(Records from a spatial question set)

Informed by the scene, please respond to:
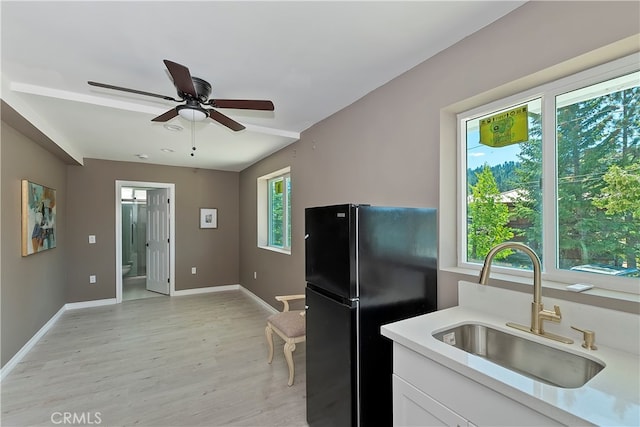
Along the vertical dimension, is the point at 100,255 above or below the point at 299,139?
below

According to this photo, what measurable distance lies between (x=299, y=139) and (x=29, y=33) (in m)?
2.42

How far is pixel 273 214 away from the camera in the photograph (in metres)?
4.98

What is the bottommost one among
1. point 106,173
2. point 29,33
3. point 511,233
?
point 511,233

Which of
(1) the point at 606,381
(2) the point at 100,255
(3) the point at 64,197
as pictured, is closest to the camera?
(1) the point at 606,381

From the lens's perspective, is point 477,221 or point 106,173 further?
point 106,173

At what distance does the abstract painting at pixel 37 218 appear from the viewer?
3.02 metres

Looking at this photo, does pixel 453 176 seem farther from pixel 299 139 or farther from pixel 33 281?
pixel 33 281

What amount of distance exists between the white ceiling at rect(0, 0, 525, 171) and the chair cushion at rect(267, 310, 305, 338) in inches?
78.1

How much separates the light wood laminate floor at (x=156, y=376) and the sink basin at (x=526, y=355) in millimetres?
1286

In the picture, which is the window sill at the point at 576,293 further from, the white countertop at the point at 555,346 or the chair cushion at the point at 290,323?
the chair cushion at the point at 290,323

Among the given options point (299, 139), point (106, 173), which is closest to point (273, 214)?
point (299, 139)

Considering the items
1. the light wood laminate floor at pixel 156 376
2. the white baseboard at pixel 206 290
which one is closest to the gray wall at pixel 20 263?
the light wood laminate floor at pixel 156 376

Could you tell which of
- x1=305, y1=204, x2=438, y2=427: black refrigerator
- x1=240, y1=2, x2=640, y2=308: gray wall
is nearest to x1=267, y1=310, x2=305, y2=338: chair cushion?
x1=305, y1=204, x2=438, y2=427: black refrigerator

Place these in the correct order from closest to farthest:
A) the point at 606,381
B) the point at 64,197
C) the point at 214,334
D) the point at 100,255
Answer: the point at 606,381, the point at 214,334, the point at 64,197, the point at 100,255
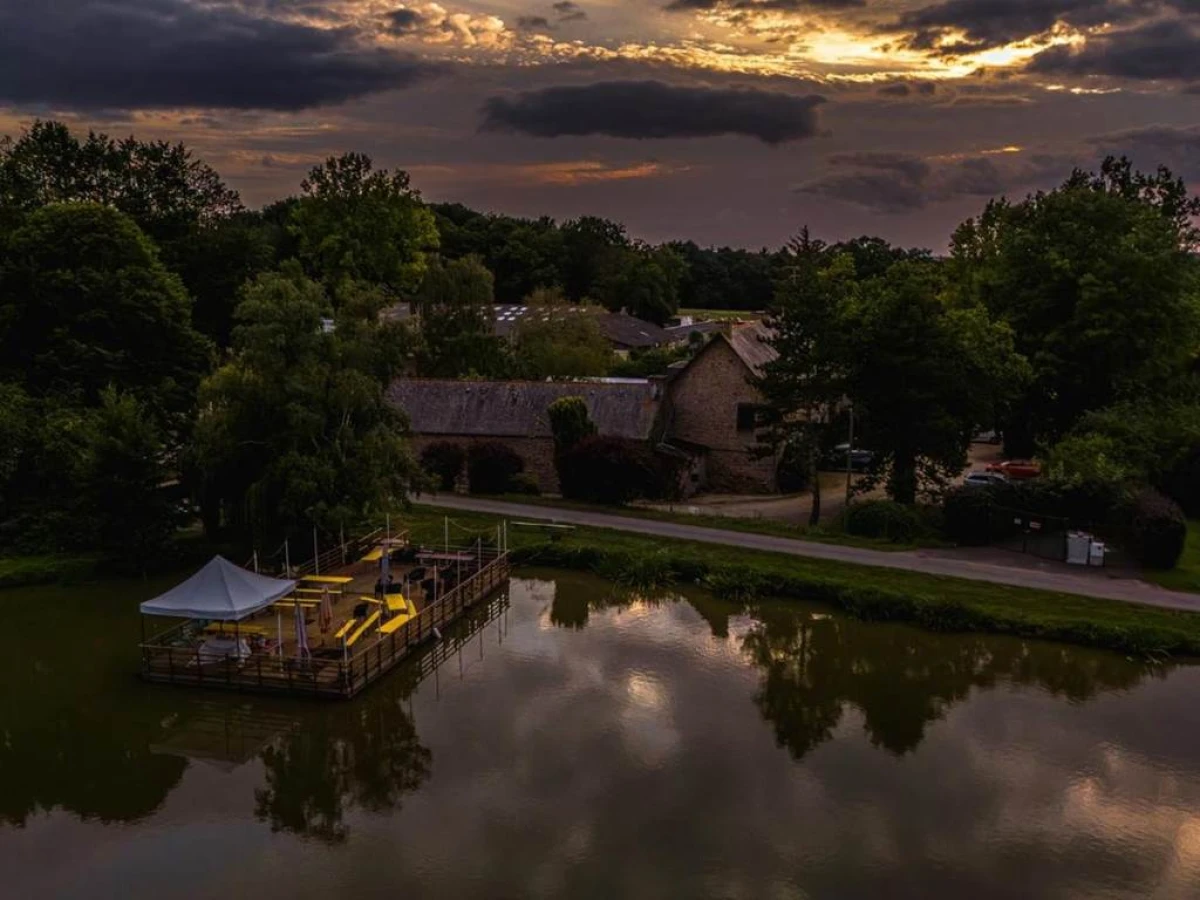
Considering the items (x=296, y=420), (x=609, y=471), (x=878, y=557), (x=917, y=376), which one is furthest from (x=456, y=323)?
(x=878, y=557)

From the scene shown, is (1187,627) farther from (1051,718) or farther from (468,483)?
(468,483)

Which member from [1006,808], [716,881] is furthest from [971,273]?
[716,881]

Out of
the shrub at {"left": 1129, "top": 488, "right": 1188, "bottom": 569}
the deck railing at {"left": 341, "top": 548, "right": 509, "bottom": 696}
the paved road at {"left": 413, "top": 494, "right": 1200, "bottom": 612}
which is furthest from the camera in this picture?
the shrub at {"left": 1129, "top": 488, "right": 1188, "bottom": 569}

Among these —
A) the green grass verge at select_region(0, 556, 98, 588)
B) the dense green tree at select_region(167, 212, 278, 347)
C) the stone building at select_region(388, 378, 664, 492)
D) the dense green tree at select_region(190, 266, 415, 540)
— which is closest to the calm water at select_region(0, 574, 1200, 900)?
the green grass verge at select_region(0, 556, 98, 588)

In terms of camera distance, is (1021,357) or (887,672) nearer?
(887,672)

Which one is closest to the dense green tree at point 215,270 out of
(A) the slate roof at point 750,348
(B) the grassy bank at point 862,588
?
(B) the grassy bank at point 862,588

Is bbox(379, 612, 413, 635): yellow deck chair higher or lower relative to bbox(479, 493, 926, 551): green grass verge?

=== Short exercise ===
Copy every entry exactly as written. Pictures are excluded.

=== Answer ===
Informed by the scene, please respond to:
Along the vertical dimension, is the point at 100,255 above or below the point at 299,139?
below

According to this photo, what measurable distance lies between (x=299, y=139) and (x=29, y=33) (in m)?
2.42

How far is pixel 273 214 away from the camera in the photograph (in metres)?
4.98

What is the bottommost one among
1. point 106,173
2. point 29,33
3. point 511,233
?
point 511,233

Which of
(1) the point at 606,381
(2) the point at 100,255
(3) the point at 64,197
as pictured, is closest to the camera?
(1) the point at 606,381

From the lens's perspective, is point 477,221 or point 106,173 further?
point 106,173

At what distance does the abstract painting at pixel 37 218 appear from the viewer?
3.02 metres

Looking at this photo, does pixel 453 176 seem farther from pixel 299 139 or farther from pixel 33 281?
pixel 33 281

What amount of distance exists between the white ceiling at rect(0, 0, 525, 171) and the chair cushion at rect(267, 310, 305, 338) in inches?
78.1

How much separates the light wood laminate floor at (x=156, y=376) and the sink basin at (x=526, y=355) in millimetres?
1286

In the picture, which is the window sill at the point at 576,293 further from, the white countertop at the point at 555,346 or the chair cushion at the point at 290,323?
the chair cushion at the point at 290,323

Among the given options point (299, 139), point (106, 173), which is closest to point (273, 214)?
point (299, 139)

Considering the items
1. the light wood laminate floor at pixel 156 376
2. the white baseboard at pixel 206 290
which one is closest to the gray wall at pixel 20 263?
the light wood laminate floor at pixel 156 376

Could you tell which of
- x1=305, y1=204, x2=438, y2=427: black refrigerator
- x1=240, y1=2, x2=640, y2=308: gray wall
is nearest to x1=267, y1=310, x2=305, y2=338: chair cushion?
x1=305, y1=204, x2=438, y2=427: black refrigerator

Place these in the correct order from closest to farthest:
A) the point at 606,381
B) the point at 64,197
C) the point at 214,334
D) the point at 100,255
Answer: the point at 606,381, the point at 214,334, the point at 64,197, the point at 100,255
Considering the items (x=296, y=420), (x=609, y=471), (x=878, y=557), (x=917, y=376), which one is furthest from (x=456, y=323)?
(x=878, y=557)

From the scene shown, is (1187,627) farther from (1051,718) or farther from (468,483)?
(468,483)

Which member from [1006,808], [716,881] is furthest from [971,273]?
[716,881]

Out of
the shrub at {"left": 1129, "top": 488, "right": 1188, "bottom": 569}
the deck railing at {"left": 341, "top": 548, "right": 509, "bottom": 696}
the paved road at {"left": 413, "top": 494, "right": 1200, "bottom": 612}
which is furthest from the camera in this picture?
the shrub at {"left": 1129, "top": 488, "right": 1188, "bottom": 569}

Among these —
A) the green grass verge at select_region(0, 556, 98, 588)
B) the dense green tree at select_region(167, 212, 278, 347)
C) the stone building at select_region(388, 378, 664, 492)
D) the dense green tree at select_region(190, 266, 415, 540)
— which is closest to the calm water at select_region(0, 574, 1200, 900)?
the green grass verge at select_region(0, 556, 98, 588)

In terms of camera distance, is (1021,357) or (887,672) nearer?
(887,672)

Which one is closest to the dense green tree at point 215,270 out of
(A) the slate roof at point 750,348
(B) the grassy bank at point 862,588
?
(B) the grassy bank at point 862,588

Is bbox(379, 612, 413, 635): yellow deck chair higher or lower relative to bbox(479, 493, 926, 551): green grass verge?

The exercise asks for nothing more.